Esse ambiente constituiu uma polarização entre o que Cristina Kirchner chama de “Estado promotor” e os defensores do livre mercado. Em outras palavras, poderia se dizer que há uma disputa entre um Estado de Bem-estar contra a instauração do Mad Max e a guerra de todos contra todos. Nesse sentido, a candidatura de Alberto Fernandez vai consolidando-se como a provável vitoriosa das eleições no país vizinho. Entretanto, como sabemos bem, entrar em campo de salto alto é o primeiro passo para a derrota. Para tanto, Macri e a direita argentina buscam instrumentos para sangrar a candidatura de Fernandez. O principal deles diz respeito a “revitalização” do caso dos “Cuadernos” que envolvem denúncias contra a ex-presidenta, a atual senadora e candidatada a vice-presidente na chapa de Fernandez, Cristina Fernandes Kirchner, de desvios de recursos de campanha.

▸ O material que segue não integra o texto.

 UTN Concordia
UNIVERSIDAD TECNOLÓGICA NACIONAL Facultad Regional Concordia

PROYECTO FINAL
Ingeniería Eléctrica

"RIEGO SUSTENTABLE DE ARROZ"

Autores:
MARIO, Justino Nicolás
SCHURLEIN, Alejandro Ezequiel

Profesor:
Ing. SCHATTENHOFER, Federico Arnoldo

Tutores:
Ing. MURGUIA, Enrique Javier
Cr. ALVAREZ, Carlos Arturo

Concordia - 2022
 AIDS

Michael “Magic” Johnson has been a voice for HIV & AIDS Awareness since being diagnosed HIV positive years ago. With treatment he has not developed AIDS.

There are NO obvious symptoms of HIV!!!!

Entretanto, a consolidação da candidatura de Alberto Fernandez não resulta apenas da difícil situação da Argentina. Responde também à atualização da tática peronista ampliando o espectro das alianças.  Esse ajuste tático se expressa na própria composição da frente, se antes Cristina elegeu-se pela “Frente para la Victoria”, Fernandez lidera a “Frente de Todos”. É possível afirmar que a chapa Alberto Fernandez-Cristina Kirchner expressa uma composição com os setores localizados mais ao centro do espectro peronista. Além disso, a reaproximação de Sergio Masa, que concorreu à presidência nas últimas eleições apresentando-se como uma dissidência do kirchnerismo, joga importante papel na construção da unidade dos setores progressistas.

Segundo a pesquisa de “Oh! Panel” Alberto Fernandez lidera com 52% das intenções de voto seguido de Maurício Macri (Juntos por el cambio) com 32%. Confirmando esse resultado Fernandez elegeria-se no primeiro turno e imporia derrota fragorosa à direita argentina.

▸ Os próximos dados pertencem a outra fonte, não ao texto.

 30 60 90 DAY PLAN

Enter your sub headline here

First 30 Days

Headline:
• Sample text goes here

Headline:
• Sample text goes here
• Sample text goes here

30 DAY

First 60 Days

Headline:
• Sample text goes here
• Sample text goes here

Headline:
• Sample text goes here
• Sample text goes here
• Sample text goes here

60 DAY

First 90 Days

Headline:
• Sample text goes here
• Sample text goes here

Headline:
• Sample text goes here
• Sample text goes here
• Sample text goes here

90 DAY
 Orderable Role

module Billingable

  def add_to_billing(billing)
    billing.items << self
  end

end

O resultado desse outubro eleitoral impactará substancialmente nos rumos da região. Poderá determinar o encerramento do dito ciclo progressista na América Latina. Por outro lado, pode representar a retomada do protagonismo político dos setores democráticos, patrióticos populares e de esquerda para uma nova onda de transformações. A esperança é latino-americana.

Mateus Fiorentini é Mestre em Integração da América Latina pela USP com a pesquisa intitulada “Caminho uruguaio ao socialismo: o pensamento de Rodney Arismendi e a unidade da esquerda (1955-1971). Professor de História formado pela PUC-SP, Diretor de Relações Internacionais da ANPG e membro da Fundação Maurício Grabois.